Of course you can, fire away!

 

[suf7]

New Question

Of course you can, fire away!

Design a converging achromatic lens of focal length 100cm. Refractive indices and dispersive powers for the two glasses available are 1.51 and 0.016 for crown glass and 1.61 and 0.026 for flint glass. The converging element of the achromat is to be bi-convex and the diverging element is to be plano-concave. Which glass is to be used for each of the two elements of the lens, and determine the radii of curvature of the lens surfaces?

Thats the question,ist relly long and i don't understand nearly all of it,can you help?

 

[zanazzi78]

Thats the question,ist relly long and i don't understand nearly all of it,can you help?

Well lets's start by you telling me what you do understand from the question and then I'll be able to help!

Do you know what a bi-convex and plano-concave lense are?
Do you understand the term "converging achromatic lens"?
What do you know about dispersive powers?

 

[Gamma]

Post #15.

[tex] - \frac {1}{18} = \frac{1}{24} + \frac {1}{v} [/tex]

v = - 7/72 cm = - 10.3 cm

According to the ray diagram, image is in the same side as the object, image is upright and shrunken. I have attached a diagram.

 

[suf7]

Well lets's start by you telling me what you do understand from the question and then I'll be able to help!

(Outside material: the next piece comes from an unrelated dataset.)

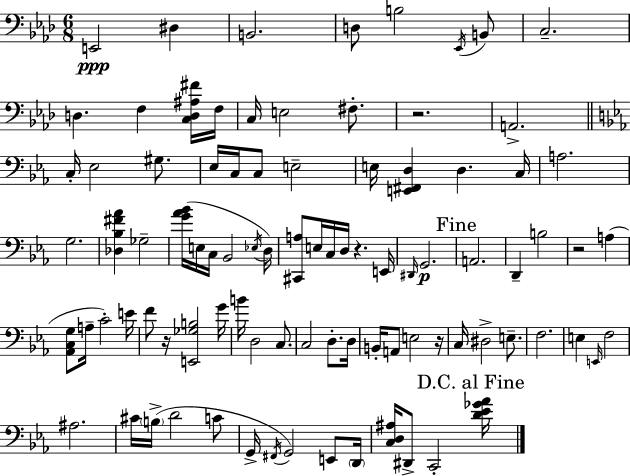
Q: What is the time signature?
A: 6/8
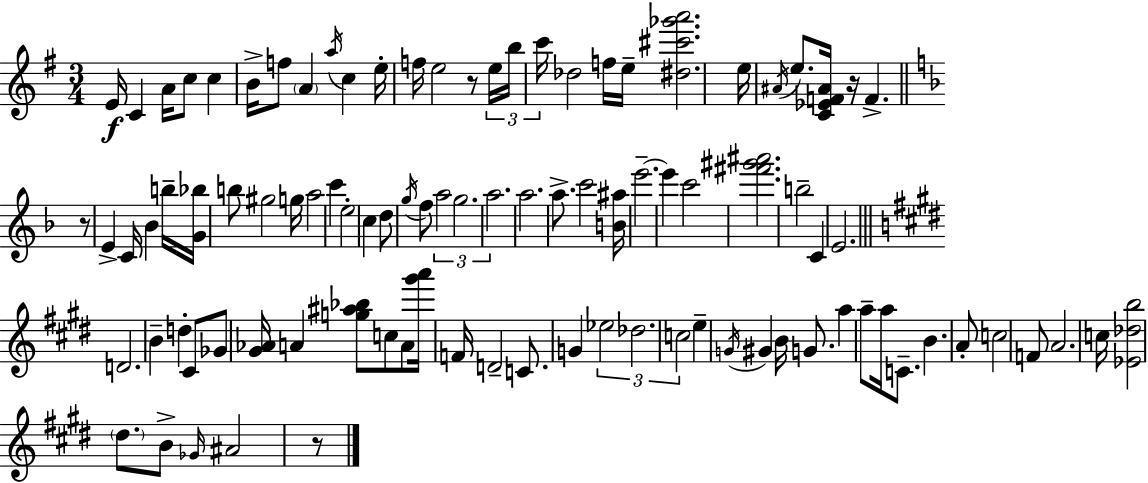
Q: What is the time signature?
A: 3/4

Do you know what a bi-convex and plano-concave lense are?
Do you understand the term "converging achromatic lens"?
What do you know about dispersive powers?

No i don't understand any of those three questions,i only understand that i have to design something..lol..sorry I am not very good at this..how do i even start a question like this?

 

[suf7]

Post #15.

[tex] - \frac {1}{18} = \frac{1}{24} + \frac {1}{v} [/tex]

v = - 7/72 cm = - 10.3 cm

According to the ray diagram, image is in the same side as the object, image is upright and shrunken. I have attached a diagram.

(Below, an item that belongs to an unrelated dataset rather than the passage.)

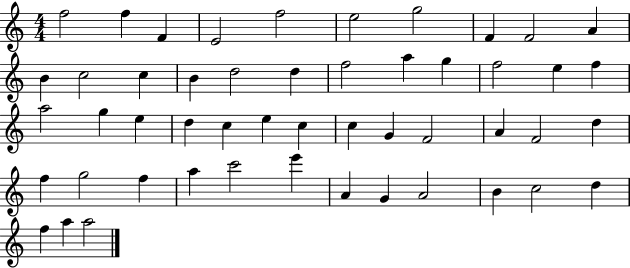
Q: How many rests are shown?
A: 0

you have given me a different answer??..and your ray diagram is different?...im confused,which is right?

 

[Gamma]

If you go back to post #15 and read it, you will see that there is a calculation error.


[tex] - \frac {1}{18} = \frac{1}{24} + \frac {1}{v} [/tex]

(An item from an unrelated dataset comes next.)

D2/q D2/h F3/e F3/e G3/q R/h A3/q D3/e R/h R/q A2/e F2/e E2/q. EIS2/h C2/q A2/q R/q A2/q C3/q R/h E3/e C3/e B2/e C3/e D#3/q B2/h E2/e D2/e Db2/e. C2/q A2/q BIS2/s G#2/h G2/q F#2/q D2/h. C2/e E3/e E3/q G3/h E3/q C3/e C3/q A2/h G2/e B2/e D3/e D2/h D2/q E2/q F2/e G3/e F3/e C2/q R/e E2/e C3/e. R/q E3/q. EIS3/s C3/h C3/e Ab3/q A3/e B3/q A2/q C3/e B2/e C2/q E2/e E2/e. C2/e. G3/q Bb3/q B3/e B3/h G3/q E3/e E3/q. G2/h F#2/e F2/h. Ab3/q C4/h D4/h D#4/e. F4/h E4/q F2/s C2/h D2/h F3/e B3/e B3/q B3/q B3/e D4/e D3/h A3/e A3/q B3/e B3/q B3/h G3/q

does not give 72 cm. Rather it gives v= -10.3 cm.

Also did you draw a ray diagram? do you agree with the ray diagram that I posted?

 

[suf7]

If you go back to post #15 and read it, you will see that there is a calculation error.


[tex] - \frac {1}{18} = \frac{1}{24} + \frac {1}{v} [/tex]

does not give 72 cm. Rather it gives v= -10.3 cm.

Also did you draw a ray diagram? do you agree with the ray diagram that I posted?

ok,thanks for knowticing the calculation error...i don't kno how to draw a ray diagram but thers one in post #15??...its different to yours tho??

 

[Gamma]

I did a google search and found this one which explains how to draw ray diagrams for the case of diverging lenses.

http://www.glenbrook.k12.il.us/gbssci/phys/Class/refrn/u14l5ea.html

If you are learning about 'light-lenses' you may have to go back to your notes or book to learn more about image formation by converging and diverging lenses and how to draw ray diagrams.

 

[suf7]

I did a google search and found this one which explains how to draw ray diagrams for the case of diverging lenses.

http://www.glenbrook.k12.il.us/gbssci/phys/Class/refrn/u14l5ea.html

If you are learning about 'light-lenses' you may have to go back to your notes or book to learn more about image formation by converging and diverging lenses and how to draw ray diagrams.

thanks,il try and read through that site.